### Instructions
(A) Repeat the part of the rivalry post that begins at the words "Does rivalry always" and stops after "idea – workplace rivalry.", with no changes.
(B) Using the rivalry post, mark each statement yes or no, and back each verdict with the text's deciding words, quoted exactly. (i) Dr. Gavin Kilduff is an NYU management professor. (ii) Adam Grant takes up the topic in Season 1 of his WorkLife Podcast. (iii) Dr. Grant advises keeping away from rivals.
(C) Render this sentence from the rivalry post in Spanish: "A rival could also be our counterpart at our company's main competitor."

Does rivalry always have to be negative? After my last blog post about Workplace Jealousy, I started reflecting on the potential pros and cons of the related idea – workplace rivalry.
One of my favourite organizational psychologists, Dr. Adam Grant tackles this topic in Season 2, Episode 2 of his WorkLife Podcast.
He notes that in many workplaces, competition is inevitable since we work closely with people and at times, you’ll want to beat or surpass a particular coworker. So, “become friends with your rivals,” advises Dr. Grant.
A rival is the person we consistently compare ourselves to, and that person can be an excellent source of motivation. Whether it’s to try to outperform colleagues to gain access to preferred files, clients and opportunities or applying to competitive selection processes to “earn” our promotion. Usually, there’s only one person who can “win” the job, file or client. A rival could also be our counterpart at our company’s main competitor. In either case, our rival is the person we consistently compare ourselves to and compete against.
There have been famous rivalries throughout history for which competition made them both better: John Lennon vs. Paul McCartney, Chris Evert vs. Martina Navratilova, or, more recently, Venus vs. Serena Williams.
Dr. Gavin Kilduff is an NYU management professor who is also an expert on rivalry, and he joined Adam Grant to talk about rivalry. According to Dr. Kilduff, the presence of a rival can create energy:
“When you’re competing against a rival, your body actually responds differently… People coming face to face against a rival exhibited a spike in their physiological arousal, so their heart rate specifically went up—and that extra excitement physiologically predicted greater risk taking.”

### Data listing

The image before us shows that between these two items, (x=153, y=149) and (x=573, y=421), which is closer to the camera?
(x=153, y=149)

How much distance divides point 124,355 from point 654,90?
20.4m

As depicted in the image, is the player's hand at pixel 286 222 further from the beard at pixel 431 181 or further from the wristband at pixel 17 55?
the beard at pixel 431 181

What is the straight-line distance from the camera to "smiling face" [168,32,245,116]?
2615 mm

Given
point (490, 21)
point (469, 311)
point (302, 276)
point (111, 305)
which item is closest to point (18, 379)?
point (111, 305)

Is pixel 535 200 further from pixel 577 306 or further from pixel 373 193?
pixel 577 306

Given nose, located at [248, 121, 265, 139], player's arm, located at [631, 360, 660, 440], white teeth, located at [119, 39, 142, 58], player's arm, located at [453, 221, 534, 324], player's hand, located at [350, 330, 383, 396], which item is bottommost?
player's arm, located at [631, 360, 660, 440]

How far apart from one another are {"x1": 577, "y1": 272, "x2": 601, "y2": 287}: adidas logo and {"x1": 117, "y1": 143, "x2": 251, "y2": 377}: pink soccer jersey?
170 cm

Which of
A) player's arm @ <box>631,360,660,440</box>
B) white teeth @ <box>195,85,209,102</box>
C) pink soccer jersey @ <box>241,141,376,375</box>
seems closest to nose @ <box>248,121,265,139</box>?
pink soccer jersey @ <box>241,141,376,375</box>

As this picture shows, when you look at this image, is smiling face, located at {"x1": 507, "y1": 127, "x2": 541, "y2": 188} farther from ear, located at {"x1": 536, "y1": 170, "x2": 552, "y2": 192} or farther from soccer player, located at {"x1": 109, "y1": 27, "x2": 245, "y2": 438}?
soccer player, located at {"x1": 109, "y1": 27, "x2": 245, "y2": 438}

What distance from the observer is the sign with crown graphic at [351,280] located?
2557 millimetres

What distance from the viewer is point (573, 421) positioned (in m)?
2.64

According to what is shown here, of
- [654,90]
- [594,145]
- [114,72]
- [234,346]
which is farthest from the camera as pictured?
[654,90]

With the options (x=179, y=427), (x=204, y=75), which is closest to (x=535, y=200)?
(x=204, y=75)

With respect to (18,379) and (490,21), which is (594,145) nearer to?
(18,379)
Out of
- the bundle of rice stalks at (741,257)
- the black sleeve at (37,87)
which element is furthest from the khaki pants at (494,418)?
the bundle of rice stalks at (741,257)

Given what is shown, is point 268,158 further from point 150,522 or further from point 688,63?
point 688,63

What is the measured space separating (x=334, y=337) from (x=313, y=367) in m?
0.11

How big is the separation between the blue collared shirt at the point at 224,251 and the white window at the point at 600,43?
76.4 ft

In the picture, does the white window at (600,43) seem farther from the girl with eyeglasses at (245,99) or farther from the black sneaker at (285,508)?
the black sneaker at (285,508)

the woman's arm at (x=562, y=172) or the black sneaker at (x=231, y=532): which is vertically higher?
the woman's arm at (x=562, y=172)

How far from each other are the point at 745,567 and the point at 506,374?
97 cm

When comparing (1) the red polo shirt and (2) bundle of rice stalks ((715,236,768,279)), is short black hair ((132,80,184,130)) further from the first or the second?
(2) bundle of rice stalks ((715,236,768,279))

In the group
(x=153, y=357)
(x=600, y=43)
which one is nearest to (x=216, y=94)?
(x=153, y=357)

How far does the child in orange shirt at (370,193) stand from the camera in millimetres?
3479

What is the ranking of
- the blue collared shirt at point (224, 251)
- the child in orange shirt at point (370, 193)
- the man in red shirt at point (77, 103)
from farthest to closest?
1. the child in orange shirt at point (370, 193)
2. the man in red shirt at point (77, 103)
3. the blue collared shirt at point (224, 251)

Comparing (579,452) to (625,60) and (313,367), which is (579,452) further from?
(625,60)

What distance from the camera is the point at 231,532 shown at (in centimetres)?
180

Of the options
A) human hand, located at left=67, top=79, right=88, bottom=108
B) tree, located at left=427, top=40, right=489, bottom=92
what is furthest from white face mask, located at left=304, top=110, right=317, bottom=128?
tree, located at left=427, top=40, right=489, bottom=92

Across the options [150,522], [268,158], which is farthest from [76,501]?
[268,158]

...

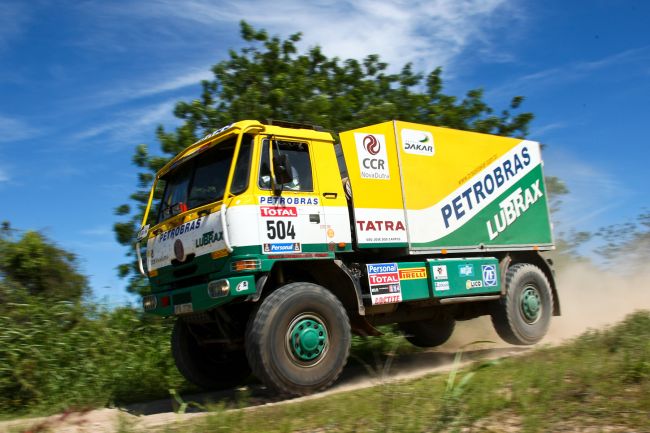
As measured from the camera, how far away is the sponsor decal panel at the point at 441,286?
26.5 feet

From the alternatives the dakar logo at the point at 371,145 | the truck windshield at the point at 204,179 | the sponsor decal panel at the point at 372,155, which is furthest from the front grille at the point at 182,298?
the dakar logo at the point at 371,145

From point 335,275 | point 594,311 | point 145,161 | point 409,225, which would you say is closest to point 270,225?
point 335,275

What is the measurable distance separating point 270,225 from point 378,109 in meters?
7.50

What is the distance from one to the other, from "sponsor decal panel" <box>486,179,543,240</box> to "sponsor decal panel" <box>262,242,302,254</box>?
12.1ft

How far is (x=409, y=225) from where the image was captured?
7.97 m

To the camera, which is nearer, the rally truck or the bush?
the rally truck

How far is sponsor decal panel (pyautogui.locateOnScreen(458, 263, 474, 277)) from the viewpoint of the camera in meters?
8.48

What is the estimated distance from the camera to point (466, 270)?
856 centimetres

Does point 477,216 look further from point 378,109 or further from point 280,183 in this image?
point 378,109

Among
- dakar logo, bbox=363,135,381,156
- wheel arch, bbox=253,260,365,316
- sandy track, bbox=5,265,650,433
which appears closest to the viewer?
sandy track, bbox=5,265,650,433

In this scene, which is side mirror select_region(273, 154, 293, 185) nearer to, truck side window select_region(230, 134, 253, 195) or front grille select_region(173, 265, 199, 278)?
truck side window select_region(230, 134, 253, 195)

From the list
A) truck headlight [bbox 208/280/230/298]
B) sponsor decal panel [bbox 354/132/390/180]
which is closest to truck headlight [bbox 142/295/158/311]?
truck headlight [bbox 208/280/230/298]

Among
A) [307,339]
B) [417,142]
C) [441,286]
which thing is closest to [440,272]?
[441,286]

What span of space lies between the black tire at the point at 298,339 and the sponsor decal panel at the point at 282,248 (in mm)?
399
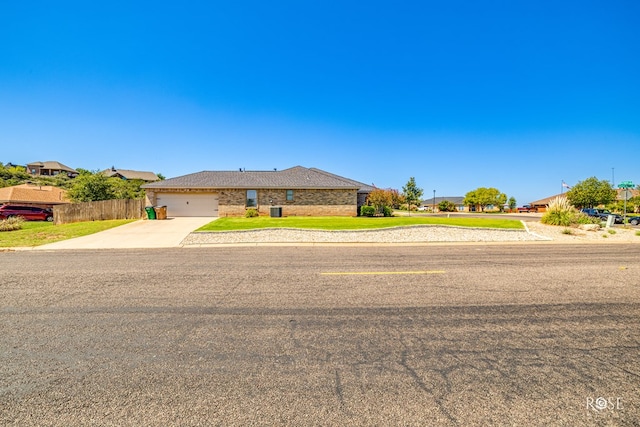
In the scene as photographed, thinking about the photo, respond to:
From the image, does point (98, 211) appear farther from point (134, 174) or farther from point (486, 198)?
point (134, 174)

### Answers in order
(A)
Does rivalry always have to be negative? After my last blog post about Workplace Jealousy, I started reflecting on the potential pros and cons of the related idea – workplace rivalry.

(B)
(i) Yes: "Dr. Gavin Kilduff is an NYU management professor"
(ii) No: "Season 2, Episode 2 of his WorkLife Podcast"
(iii) No: "become friends with your rivals,"

(C) Un rival también podría ser nuestro homólogo en el principal competidor de nuestra empresa.